5 Quick Action Steps
If you want to fix this process, simply benchmark with your customer-service function to learn how professionals discourage and reject those who have applied.
- Develop a process to discourage “no-chance applicants” from ever applying.
- Work with the CFO’s office to measure the dollar impacts of a weak rejection.
- Learn and use established “rejection principles” to change the rejection message and the process.
- Work with marketing to make sure that the reject database is fully used.
- Continually measure process results and improve.
Final Thoughts
Corporations have recently begun to spend millions on making the job application process faster and less cumbersome so that they get more total applicants. They have also focused on building the candidate experience so that fewer discouraged candidates drop out during the hiring and interview process. But almost no one has applied data to learn how ineffectual and possibly damaging the process is that notifies applicants that they have been rejected.
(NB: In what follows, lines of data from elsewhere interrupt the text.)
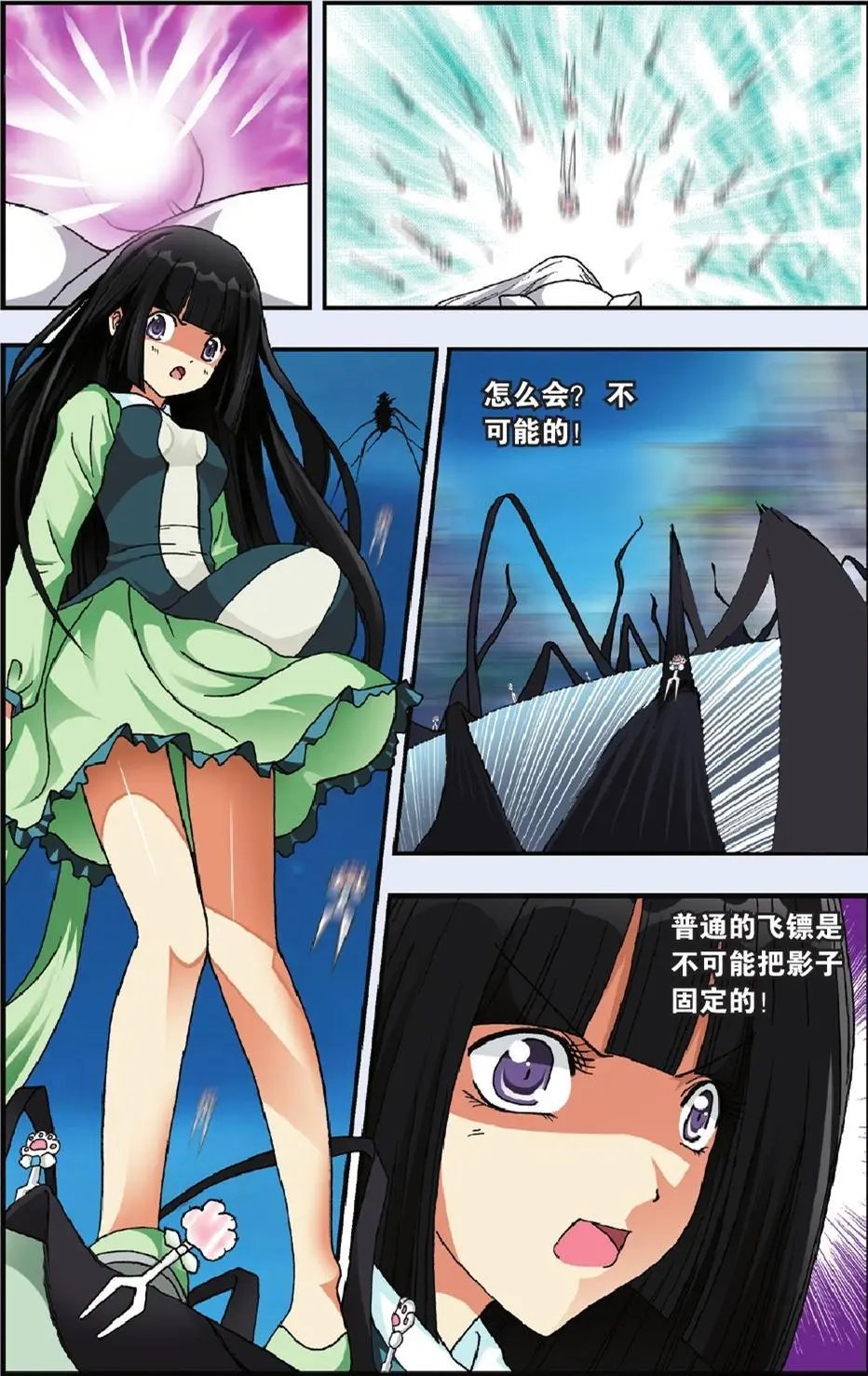 第03回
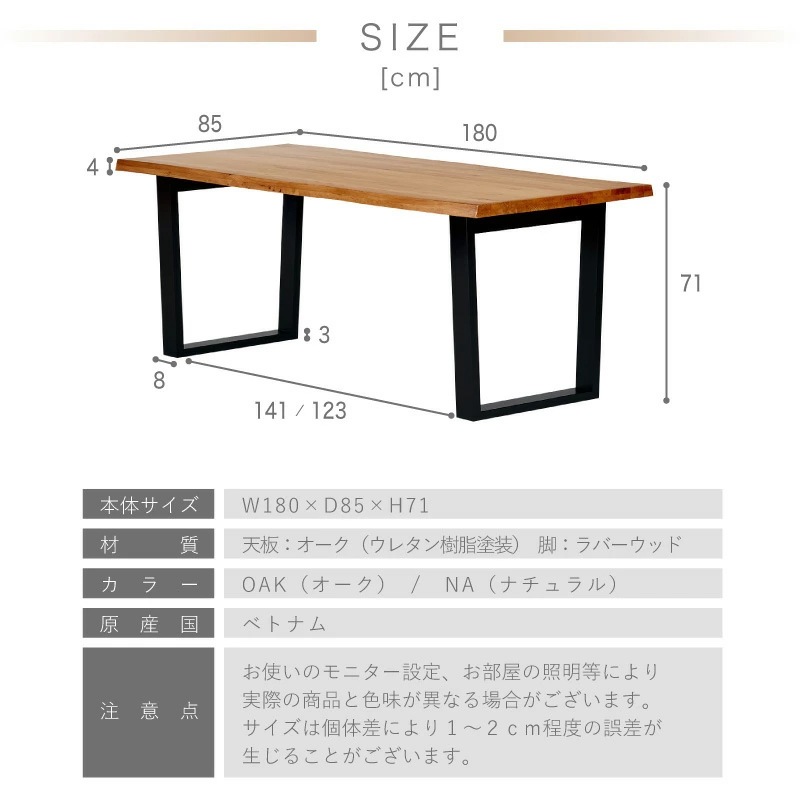 カルナテーブル&アントラーチェア 180 7点セット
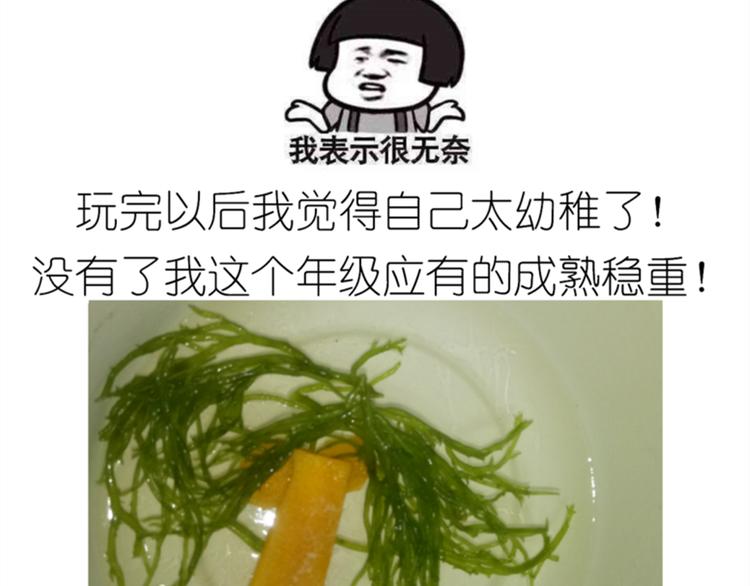 果冻20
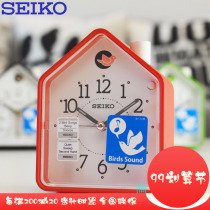 SEIKO Seiko clock mute cute creative cuckoo student childrens music alarm clock QHP002R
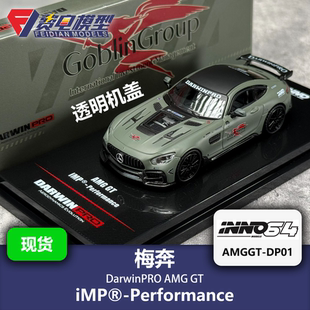 INNO 1:64 达尔文 DARWIN PRO 梅奔AMG GT 亚光绿色 汽车模型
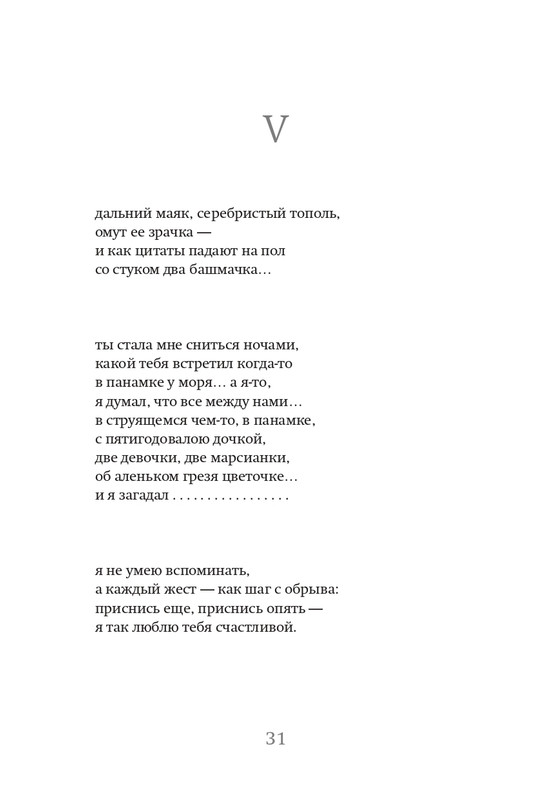 chukhontsev-glasy-i-glossy-2018-page-0032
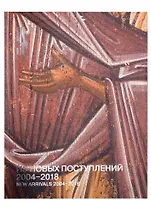 Из новых поступлений. 2004 – 2018. Из фондов Музея имени Андрея Рублева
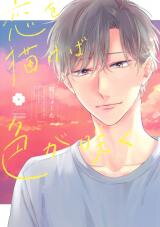 Koi o Egakeba Iro ga Saku Manga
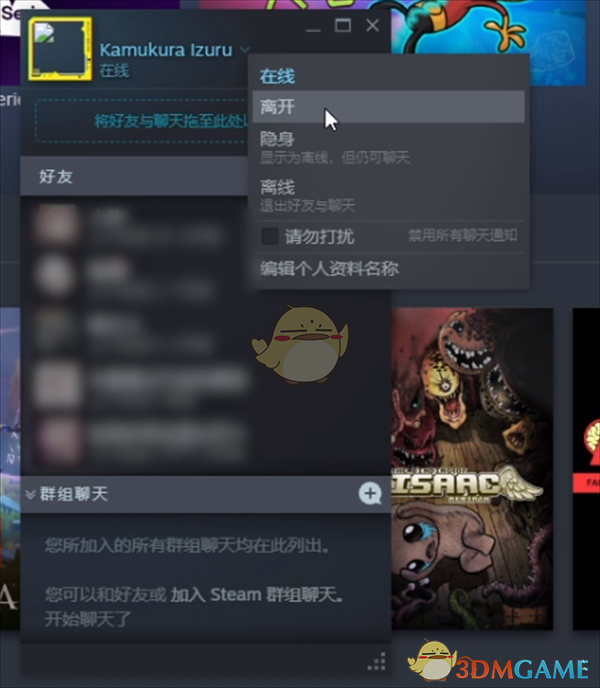 《steam》隐藏游戏方法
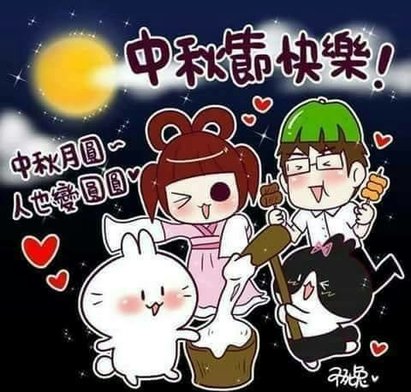 中秋節快樂.jpg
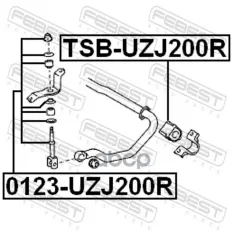 Тяга (стойка) стабилизатора FEBEST 0123-UZJ200R (48802-60110) Febest арт. 0123-UZJ200R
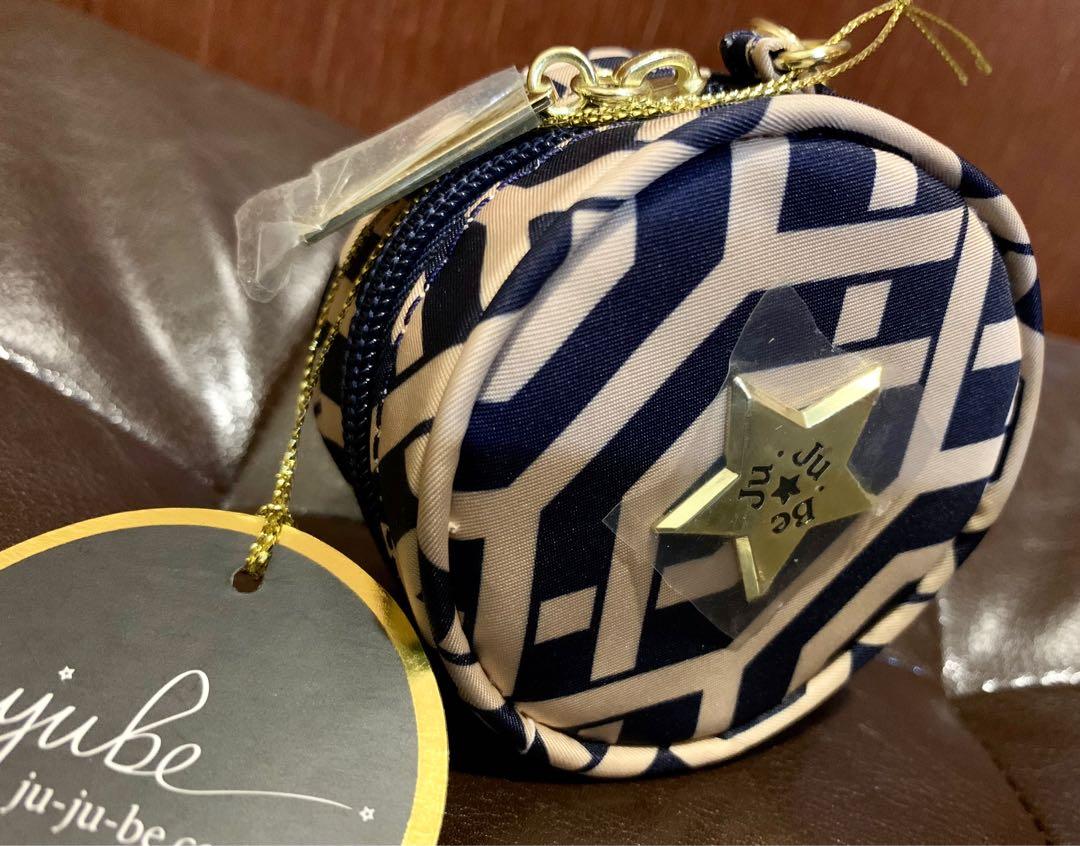 Jujube Paci Pod BNIB, Babies Kids, Nursing Feeding, Soothers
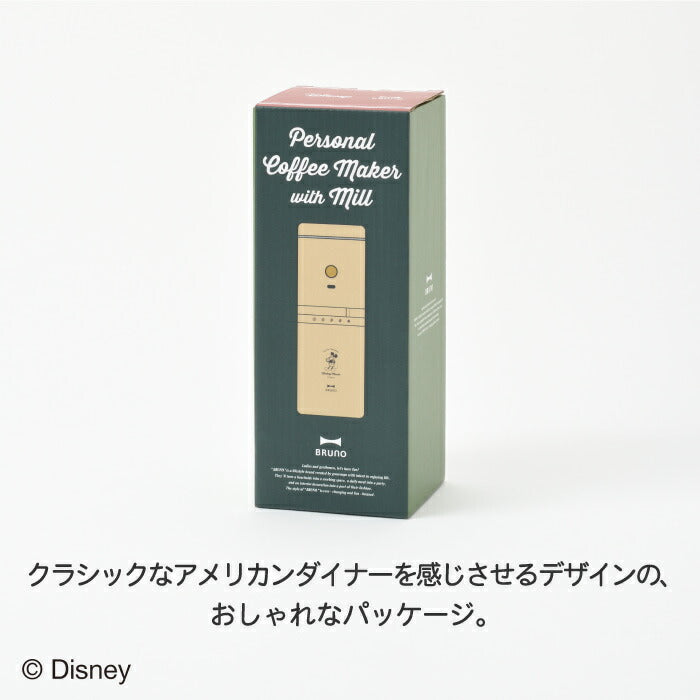 ディズニー ミッキー BRUNO 電動ミル付きコーヒーメーカー USB充電式 保温マグ付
Look to other internal business functions that routinely reject customers (e.g., credit applications, bid rejections, and requests for refunds, returns, or discounts). Learn from them the “standard rejection principles” and the dos and don’ts that are already successfully applied elsewhere. At the very least, find out what percentage of rejected applicants under their current process ends up becoming reenergized supporters or active detractors of your firm. Treat this process as a business process, with many possible positive marketing and even more negative image damaging possibilities.